Intenções positivas
Ao anunciar, pouco antes de deixar os Estados Unidos, que pretende agilizar medidas substantivas para encaminhar a reforma tributária, o presidente Fernando Henrique Cardoso deixou claro que conhece os problemas, entende a premência da solução para eles e sabe até alguns caminhos para dar respostas a algumas dificuldades. O presidente foi até categórico ao anunciar que pretende acelerar a aprovação de algumas medidas, indicando como prioridade a eliminação dos impostos em cascata, que encarecem a produção, como o PIS e a Cofins. Banqueiros e empresários que ouviram FHC se mostraram entusiasmados e receptivos, adiantando que tais medidas são importantes e urgentes e que vão atender aos melhores interesses do País no sentido de superar plenamente a crise que o acometeu.
O problema porém é saber se este anúncio feito pelo presidente brasileiro não é apenas aquele tipo de pronunciamento oportuno, feito para agradar a determinado auditório. Esta é a grande dúvida, em um momento crucial em que não se pode mais admitir adiamentos. Como bem lembrou um dos interlocutores do presidente, em Nova York, o sr. John Welsh, economista-chefe para a América Latina do Banco Paris Bas, a preocupação maior de quantos estejam envolvidos com o Brasil é em relação ao futuro. Mostrando conhecer bem a realidade nacional, o economista assinalou que o Brasil precisa concluir este ano a reforma tributária, sem o que haverá novos riscos para a economia do País. Ele lembrou que se a reforma ficar para o ano 2000, as dificuldades vão surgir em função das eleições municipais, o que significará novo adiamento.
Outro interlocutor do presidente brasileiro, o sr. John Lipsky, economista-chefe do Chase Manhattan Bank, foi bem taxativo quando assinalou que ‘todos sabemos que se o Brasil tivesse sido menos complacente no passado e feito o ajuste fiscal antes de a crise estourar, não teria passado o que passou’. Por mais que não agrade ouvir de gente de fora - o que mexe até com os brios nacionalistas - este tipo de crítica, não há como deixar de reconhecer que o sr.

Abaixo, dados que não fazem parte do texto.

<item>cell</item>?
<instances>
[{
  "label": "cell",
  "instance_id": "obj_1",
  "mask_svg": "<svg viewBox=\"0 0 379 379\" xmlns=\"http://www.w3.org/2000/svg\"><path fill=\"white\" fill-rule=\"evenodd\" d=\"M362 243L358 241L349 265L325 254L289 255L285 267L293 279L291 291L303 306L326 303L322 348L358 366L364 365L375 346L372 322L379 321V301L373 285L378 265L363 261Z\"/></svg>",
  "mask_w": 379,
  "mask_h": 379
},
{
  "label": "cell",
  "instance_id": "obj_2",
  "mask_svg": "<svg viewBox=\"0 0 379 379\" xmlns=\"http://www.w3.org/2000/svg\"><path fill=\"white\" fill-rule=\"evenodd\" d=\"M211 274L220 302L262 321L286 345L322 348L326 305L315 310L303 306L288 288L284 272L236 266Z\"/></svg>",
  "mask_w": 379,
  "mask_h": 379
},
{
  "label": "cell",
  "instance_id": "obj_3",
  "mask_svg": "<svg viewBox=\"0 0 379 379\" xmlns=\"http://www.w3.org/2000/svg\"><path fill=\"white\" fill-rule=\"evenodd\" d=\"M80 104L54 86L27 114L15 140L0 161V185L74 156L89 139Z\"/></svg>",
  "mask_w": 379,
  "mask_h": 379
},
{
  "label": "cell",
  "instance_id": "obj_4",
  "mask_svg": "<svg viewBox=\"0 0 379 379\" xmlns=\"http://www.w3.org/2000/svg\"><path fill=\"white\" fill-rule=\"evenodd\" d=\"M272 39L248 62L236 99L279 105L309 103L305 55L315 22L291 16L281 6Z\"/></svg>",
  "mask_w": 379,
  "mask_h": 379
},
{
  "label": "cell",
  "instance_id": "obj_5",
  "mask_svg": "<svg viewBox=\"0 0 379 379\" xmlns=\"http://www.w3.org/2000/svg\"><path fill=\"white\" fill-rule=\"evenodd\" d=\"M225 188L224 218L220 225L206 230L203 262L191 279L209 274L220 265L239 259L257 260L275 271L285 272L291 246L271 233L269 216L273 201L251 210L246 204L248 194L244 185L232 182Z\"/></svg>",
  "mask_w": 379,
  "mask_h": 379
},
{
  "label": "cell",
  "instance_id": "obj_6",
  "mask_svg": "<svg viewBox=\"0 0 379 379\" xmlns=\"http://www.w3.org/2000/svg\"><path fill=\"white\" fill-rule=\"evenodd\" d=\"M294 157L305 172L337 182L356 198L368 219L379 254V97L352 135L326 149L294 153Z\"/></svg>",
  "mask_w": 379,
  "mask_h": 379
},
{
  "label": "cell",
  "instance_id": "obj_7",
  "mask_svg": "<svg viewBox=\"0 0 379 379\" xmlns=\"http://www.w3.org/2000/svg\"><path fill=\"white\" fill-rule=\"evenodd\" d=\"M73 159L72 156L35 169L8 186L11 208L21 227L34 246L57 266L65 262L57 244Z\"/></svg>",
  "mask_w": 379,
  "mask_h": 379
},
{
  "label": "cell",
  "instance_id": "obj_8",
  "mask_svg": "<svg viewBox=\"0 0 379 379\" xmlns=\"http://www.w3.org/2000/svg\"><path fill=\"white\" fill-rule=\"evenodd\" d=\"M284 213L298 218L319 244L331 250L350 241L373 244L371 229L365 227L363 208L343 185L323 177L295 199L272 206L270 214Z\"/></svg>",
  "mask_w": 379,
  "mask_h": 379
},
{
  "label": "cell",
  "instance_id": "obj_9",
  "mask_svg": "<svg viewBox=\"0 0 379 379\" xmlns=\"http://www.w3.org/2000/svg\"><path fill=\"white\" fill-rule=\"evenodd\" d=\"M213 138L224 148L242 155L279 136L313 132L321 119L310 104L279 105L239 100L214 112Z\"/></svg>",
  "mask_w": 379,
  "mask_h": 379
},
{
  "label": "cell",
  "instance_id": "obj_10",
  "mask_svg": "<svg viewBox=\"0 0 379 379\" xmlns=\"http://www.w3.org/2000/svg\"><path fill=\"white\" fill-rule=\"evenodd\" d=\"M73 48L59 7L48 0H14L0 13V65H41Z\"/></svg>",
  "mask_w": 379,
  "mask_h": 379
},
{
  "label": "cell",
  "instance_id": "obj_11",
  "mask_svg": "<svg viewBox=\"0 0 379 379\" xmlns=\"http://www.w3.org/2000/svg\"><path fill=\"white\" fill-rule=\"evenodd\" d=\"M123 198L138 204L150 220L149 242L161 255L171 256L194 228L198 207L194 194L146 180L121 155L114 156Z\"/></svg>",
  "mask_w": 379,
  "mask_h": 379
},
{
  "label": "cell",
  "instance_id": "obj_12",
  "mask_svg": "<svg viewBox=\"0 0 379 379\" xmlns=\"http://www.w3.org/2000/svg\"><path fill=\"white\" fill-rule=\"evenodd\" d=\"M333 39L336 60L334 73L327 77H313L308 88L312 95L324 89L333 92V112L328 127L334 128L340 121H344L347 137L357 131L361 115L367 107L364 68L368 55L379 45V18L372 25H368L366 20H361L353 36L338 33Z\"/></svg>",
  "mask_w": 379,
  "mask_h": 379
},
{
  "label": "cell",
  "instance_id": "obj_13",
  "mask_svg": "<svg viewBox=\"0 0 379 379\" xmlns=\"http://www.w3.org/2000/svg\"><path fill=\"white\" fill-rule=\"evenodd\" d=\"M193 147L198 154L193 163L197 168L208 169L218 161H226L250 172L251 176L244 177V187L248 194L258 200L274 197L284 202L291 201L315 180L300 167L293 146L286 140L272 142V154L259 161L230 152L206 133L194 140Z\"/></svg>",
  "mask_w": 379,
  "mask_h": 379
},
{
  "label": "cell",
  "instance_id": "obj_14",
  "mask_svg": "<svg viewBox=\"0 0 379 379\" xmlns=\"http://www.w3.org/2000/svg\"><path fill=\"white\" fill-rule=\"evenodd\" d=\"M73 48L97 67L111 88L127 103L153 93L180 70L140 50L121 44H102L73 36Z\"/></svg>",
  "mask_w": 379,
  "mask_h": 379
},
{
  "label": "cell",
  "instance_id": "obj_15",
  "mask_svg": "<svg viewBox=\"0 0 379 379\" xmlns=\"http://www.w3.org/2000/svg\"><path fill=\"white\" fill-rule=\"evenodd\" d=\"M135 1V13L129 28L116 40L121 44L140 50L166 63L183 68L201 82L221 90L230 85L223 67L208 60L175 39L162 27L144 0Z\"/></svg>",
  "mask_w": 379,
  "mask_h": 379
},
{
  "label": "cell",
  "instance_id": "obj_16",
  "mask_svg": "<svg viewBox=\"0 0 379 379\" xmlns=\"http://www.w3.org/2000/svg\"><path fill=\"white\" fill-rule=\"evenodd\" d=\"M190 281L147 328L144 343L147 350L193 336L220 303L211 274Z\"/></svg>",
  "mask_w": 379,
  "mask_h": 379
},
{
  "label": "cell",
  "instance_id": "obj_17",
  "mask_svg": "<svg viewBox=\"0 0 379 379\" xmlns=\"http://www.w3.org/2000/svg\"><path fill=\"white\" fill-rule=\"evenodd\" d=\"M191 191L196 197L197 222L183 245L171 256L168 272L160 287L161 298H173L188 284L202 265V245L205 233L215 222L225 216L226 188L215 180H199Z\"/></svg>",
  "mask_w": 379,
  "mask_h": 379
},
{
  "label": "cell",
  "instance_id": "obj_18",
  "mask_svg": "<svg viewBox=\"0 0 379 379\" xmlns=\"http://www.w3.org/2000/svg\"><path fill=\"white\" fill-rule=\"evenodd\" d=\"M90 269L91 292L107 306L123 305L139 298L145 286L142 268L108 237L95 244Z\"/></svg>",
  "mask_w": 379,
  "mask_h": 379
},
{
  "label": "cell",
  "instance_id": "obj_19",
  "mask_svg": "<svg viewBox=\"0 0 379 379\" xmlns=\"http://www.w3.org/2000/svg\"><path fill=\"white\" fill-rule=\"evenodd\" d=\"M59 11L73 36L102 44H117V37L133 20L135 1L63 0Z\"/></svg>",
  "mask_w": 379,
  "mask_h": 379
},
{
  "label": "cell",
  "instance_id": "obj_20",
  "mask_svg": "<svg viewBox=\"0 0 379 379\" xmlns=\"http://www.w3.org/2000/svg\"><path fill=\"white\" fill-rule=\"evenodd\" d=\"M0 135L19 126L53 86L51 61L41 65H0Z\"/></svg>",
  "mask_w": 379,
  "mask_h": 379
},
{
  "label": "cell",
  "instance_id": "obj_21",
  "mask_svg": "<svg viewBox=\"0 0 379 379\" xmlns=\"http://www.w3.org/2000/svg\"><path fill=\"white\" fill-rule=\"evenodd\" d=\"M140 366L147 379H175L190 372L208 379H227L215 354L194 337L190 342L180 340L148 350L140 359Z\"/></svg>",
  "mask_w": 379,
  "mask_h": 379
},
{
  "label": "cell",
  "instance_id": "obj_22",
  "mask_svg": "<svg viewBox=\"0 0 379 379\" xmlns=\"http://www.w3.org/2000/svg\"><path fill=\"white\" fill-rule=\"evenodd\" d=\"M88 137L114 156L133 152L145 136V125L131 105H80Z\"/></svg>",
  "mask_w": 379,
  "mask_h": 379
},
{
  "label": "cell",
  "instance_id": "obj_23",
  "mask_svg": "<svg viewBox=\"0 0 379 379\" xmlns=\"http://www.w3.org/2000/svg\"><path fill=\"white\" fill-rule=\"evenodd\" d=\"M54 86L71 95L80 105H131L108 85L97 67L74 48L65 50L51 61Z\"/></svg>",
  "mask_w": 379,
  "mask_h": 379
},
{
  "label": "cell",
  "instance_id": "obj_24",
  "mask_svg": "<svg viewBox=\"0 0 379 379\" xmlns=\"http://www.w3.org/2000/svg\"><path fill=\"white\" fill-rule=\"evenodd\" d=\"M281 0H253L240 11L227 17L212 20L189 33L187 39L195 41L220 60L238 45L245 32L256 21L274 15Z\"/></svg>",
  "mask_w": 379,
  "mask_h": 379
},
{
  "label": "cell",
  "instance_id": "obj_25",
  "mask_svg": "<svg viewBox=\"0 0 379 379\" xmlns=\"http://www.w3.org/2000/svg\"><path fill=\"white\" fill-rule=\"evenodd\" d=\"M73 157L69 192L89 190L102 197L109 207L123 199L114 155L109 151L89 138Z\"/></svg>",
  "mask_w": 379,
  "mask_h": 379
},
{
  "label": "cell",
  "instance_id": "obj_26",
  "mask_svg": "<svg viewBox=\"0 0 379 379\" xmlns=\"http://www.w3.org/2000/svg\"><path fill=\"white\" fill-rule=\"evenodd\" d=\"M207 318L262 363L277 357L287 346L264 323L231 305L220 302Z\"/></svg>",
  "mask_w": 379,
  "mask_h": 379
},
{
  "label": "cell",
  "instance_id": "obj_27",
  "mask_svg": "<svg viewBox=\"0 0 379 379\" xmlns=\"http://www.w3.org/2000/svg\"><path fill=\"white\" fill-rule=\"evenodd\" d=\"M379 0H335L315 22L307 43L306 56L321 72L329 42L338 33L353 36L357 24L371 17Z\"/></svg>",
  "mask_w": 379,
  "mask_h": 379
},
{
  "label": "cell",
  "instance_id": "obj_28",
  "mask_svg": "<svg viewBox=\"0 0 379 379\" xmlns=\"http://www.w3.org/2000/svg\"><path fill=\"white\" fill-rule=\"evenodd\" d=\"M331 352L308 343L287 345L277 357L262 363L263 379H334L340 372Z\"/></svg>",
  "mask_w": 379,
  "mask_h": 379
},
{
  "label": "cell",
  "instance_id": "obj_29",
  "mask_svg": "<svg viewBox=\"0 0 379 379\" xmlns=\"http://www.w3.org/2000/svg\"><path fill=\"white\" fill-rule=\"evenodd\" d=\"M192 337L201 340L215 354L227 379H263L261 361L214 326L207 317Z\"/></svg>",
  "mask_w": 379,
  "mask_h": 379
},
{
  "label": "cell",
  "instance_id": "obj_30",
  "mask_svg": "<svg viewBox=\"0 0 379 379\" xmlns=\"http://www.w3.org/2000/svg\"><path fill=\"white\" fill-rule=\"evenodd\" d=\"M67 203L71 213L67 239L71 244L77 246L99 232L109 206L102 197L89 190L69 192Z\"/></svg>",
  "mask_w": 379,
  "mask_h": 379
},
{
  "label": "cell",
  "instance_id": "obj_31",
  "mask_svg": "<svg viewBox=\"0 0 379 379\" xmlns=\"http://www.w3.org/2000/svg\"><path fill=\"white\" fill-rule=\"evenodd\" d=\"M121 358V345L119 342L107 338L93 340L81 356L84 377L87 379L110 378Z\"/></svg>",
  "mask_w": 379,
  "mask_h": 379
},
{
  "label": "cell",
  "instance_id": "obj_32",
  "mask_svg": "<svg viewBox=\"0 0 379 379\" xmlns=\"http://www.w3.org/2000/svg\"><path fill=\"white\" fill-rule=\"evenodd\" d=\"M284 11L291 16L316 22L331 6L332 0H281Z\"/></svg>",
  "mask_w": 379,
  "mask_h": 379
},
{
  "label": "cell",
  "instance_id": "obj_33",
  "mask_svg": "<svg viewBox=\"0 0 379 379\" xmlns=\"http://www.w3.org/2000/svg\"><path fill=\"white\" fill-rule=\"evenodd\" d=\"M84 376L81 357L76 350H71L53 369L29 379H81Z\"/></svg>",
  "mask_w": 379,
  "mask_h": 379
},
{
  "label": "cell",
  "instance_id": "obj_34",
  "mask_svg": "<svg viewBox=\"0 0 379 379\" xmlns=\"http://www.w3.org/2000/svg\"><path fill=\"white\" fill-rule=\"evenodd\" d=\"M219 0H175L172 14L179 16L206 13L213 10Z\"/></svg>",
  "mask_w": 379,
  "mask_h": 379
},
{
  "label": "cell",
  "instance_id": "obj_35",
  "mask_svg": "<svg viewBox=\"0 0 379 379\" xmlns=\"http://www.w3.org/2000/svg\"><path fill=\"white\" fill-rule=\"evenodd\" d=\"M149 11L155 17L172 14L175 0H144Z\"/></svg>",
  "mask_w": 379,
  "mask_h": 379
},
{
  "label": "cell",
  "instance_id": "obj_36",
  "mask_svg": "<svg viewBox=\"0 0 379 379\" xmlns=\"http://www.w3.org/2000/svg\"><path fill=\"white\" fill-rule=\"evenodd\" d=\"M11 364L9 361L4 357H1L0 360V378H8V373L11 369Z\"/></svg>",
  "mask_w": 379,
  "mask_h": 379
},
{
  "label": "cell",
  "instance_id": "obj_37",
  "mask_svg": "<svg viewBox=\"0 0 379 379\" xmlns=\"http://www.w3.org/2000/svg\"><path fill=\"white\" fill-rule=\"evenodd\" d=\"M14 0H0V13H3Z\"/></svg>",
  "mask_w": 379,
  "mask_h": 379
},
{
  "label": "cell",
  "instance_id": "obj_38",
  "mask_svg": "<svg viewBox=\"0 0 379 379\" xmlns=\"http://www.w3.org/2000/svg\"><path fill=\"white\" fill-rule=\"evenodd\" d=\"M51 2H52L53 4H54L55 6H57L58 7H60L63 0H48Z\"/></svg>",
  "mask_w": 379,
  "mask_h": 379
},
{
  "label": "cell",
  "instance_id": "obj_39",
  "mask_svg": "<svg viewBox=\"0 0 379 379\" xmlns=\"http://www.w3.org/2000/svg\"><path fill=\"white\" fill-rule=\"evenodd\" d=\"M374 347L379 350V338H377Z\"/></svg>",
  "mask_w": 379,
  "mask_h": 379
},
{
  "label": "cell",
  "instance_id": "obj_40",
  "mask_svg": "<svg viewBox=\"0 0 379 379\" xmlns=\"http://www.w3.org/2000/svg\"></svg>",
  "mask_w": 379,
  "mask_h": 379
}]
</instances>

Lipsky está certo, tanto que internamente já se repetiu este tipo de conceito. A realidade mesmo é que com os resultados, até inesperados, nos primeiros tempos do lançamento do plano de estabilização da economia, houve mesmo uma certa complacência nos meios governamentais. Todo o plano estava estruturado sobre a necessidade das reformas estruturais. Realizá-las era um compromisso de governo. Mas como as coisas pareciam ir bem demais, os políticos (aí incluindo o Executivo Federal) se mostraram pouco animados a realizar a tarefa.

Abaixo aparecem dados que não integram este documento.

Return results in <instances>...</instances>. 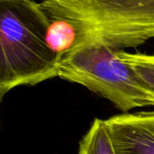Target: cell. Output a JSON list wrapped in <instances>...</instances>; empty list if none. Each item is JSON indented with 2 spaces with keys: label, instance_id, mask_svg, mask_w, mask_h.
Masks as SVG:
<instances>
[{
  "label": "cell",
  "instance_id": "obj_5",
  "mask_svg": "<svg viewBox=\"0 0 154 154\" xmlns=\"http://www.w3.org/2000/svg\"><path fill=\"white\" fill-rule=\"evenodd\" d=\"M77 154H116L106 120L96 118L82 137Z\"/></svg>",
  "mask_w": 154,
  "mask_h": 154
},
{
  "label": "cell",
  "instance_id": "obj_3",
  "mask_svg": "<svg viewBox=\"0 0 154 154\" xmlns=\"http://www.w3.org/2000/svg\"><path fill=\"white\" fill-rule=\"evenodd\" d=\"M59 78L80 84L111 101L124 113L154 106V95L134 71L103 45H86L65 53L60 60Z\"/></svg>",
  "mask_w": 154,
  "mask_h": 154
},
{
  "label": "cell",
  "instance_id": "obj_6",
  "mask_svg": "<svg viewBox=\"0 0 154 154\" xmlns=\"http://www.w3.org/2000/svg\"><path fill=\"white\" fill-rule=\"evenodd\" d=\"M76 41L77 31L69 22L51 19L46 33V42L53 51L63 56L74 47Z\"/></svg>",
  "mask_w": 154,
  "mask_h": 154
},
{
  "label": "cell",
  "instance_id": "obj_2",
  "mask_svg": "<svg viewBox=\"0 0 154 154\" xmlns=\"http://www.w3.org/2000/svg\"><path fill=\"white\" fill-rule=\"evenodd\" d=\"M41 4L51 19L68 21L76 29L77 41L70 51L90 44L123 51L154 39V0H42Z\"/></svg>",
  "mask_w": 154,
  "mask_h": 154
},
{
  "label": "cell",
  "instance_id": "obj_4",
  "mask_svg": "<svg viewBox=\"0 0 154 154\" xmlns=\"http://www.w3.org/2000/svg\"><path fill=\"white\" fill-rule=\"evenodd\" d=\"M106 124L116 154H154V111L114 116Z\"/></svg>",
  "mask_w": 154,
  "mask_h": 154
},
{
  "label": "cell",
  "instance_id": "obj_1",
  "mask_svg": "<svg viewBox=\"0 0 154 154\" xmlns=\"http://www.w3.org/2000/svg\"><path fill=\"white\" fill-rule=\"evenodd\" d=\"M51 23L41 2L0 0V100L16 87L59 77L62 56L46 42Z\"/></svg>",
  "mask_w": 154,
  "mask_h": 154
},
{
  "label": "cell",
  "instance_id": "obj_7",
  "mask_svg": "<svg viewBox=\"0 0 154 154\" xmlns=\"http://www.w3.org/2000/svg\"><path fill=\"white\" fill-rule=\"evenodd\" d=\"M117 57L127 64L143 85L154 95V54L116 51Z\"/></svg>",
  "mask_w": 154,
  "mask_h": 154
}]
</instances>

O presidente Fernando Henrique Cardoso chegou a garantir, ainda que indiretamente, que esta falha não irá se repetir, quando disse que a atual recuperação brasileira não vai provocar uma onda de ufanismo vazio. Disse lá o que tem sido assinalado aqui: a não-concretização das piores previsões sobre a situação econômica do País não significa que se possa pensar que tudo está resolvido e que o Brasil já está de volta aos trilhos do crescimento. Esta é a vontade, até porque só com a reativação da economia é que será possível enfrentar o desafio do desemprego, com todas as suas consequências positivas.

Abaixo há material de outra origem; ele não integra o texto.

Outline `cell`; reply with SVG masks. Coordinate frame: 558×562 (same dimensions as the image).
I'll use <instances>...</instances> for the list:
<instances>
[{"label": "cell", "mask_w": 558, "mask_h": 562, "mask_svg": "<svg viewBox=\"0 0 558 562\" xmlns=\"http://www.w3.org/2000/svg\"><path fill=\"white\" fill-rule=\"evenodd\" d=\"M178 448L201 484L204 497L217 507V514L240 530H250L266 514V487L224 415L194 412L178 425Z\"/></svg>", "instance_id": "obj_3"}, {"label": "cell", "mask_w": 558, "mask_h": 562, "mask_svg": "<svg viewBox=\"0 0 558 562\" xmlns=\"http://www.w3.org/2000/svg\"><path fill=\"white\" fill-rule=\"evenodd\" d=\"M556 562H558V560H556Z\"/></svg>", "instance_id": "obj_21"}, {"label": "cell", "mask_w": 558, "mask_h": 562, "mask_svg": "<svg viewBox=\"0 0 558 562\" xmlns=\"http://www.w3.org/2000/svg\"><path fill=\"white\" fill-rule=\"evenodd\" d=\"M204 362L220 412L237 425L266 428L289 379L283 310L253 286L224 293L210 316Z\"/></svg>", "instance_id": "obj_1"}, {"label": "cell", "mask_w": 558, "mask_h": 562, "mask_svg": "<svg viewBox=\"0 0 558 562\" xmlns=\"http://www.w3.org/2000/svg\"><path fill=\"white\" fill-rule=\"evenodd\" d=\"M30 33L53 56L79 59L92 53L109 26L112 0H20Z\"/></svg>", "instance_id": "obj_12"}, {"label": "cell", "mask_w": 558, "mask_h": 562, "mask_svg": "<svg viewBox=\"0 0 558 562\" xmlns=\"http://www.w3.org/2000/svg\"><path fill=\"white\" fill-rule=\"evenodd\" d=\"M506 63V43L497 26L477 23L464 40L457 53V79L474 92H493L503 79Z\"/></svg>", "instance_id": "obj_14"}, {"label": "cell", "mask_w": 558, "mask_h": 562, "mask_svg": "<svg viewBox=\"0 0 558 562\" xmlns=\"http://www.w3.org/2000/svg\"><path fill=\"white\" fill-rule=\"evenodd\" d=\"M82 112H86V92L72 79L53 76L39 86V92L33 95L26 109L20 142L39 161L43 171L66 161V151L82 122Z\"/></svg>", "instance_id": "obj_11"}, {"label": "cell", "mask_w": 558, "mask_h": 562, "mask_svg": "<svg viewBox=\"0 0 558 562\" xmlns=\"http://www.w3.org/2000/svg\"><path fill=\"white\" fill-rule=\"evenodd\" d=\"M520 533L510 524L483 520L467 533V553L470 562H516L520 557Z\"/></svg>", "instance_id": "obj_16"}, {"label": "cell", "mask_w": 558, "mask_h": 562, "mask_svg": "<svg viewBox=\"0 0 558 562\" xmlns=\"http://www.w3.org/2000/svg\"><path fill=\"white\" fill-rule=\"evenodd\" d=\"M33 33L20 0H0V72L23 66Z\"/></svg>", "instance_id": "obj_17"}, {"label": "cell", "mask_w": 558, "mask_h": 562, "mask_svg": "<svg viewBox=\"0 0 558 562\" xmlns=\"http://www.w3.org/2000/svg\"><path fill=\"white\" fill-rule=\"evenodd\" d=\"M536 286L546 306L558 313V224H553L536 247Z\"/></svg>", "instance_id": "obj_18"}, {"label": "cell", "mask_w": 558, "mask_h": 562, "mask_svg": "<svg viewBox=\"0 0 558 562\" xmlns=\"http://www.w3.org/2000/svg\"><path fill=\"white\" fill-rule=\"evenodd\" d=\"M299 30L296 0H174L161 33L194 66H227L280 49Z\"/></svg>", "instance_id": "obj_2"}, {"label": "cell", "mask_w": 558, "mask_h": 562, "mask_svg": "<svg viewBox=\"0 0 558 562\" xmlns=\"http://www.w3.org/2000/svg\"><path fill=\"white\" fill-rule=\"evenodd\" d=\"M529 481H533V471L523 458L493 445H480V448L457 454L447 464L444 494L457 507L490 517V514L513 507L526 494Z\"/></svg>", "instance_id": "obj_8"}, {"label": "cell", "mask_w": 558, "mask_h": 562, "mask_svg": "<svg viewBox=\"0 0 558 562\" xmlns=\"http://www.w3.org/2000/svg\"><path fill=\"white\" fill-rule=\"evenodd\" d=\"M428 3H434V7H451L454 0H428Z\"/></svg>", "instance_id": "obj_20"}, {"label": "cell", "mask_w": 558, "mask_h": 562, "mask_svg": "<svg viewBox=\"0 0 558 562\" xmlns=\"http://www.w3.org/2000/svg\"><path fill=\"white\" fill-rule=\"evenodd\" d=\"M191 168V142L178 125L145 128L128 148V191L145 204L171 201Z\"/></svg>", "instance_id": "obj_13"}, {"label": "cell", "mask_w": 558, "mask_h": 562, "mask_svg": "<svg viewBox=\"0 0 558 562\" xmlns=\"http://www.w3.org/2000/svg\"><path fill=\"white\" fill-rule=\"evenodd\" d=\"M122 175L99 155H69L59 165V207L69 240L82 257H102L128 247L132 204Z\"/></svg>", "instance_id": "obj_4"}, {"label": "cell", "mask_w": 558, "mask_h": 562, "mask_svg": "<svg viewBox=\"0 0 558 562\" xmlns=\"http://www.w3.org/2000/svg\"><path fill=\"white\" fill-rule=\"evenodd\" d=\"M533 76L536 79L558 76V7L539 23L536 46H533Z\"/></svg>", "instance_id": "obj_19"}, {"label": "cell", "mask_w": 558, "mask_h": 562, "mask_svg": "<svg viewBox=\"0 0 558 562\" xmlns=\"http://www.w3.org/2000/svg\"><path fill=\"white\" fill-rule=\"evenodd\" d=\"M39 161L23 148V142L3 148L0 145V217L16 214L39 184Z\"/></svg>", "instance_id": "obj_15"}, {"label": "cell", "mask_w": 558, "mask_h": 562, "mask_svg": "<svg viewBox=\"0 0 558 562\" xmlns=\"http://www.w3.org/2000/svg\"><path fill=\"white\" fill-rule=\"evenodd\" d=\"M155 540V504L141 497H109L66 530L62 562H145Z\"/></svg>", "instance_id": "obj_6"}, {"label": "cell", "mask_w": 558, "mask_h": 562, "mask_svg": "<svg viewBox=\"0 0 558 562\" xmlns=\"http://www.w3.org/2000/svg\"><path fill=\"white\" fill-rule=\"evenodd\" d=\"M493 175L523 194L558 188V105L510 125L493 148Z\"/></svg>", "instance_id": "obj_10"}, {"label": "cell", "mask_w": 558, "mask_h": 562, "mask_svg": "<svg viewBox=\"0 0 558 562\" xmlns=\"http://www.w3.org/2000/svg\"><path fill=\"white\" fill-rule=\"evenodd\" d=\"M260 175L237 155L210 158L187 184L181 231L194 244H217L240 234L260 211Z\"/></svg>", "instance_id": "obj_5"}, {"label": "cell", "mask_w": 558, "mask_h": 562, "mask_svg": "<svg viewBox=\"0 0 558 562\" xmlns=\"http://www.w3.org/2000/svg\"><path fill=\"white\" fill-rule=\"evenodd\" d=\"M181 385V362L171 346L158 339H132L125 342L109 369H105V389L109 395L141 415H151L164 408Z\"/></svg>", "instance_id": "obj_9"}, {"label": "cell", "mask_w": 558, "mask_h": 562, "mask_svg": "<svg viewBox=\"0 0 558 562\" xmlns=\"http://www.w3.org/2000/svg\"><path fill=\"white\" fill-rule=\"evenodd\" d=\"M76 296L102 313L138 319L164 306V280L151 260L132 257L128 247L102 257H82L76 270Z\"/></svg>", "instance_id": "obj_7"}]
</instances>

Se o presidente realmente se dispuser a fazer agora o que anunciou antes de deixar os Estados Unidos, principalmente agilizar a reforma tributária, as perspectivas serão muito boas. O que é preciso conferir, porém, é se o discurso foi feito para valer ou se fez parte, apenas, de mais uma peça promocional para uso externo, o que, sem dúvida, frustraria as esperanças da população.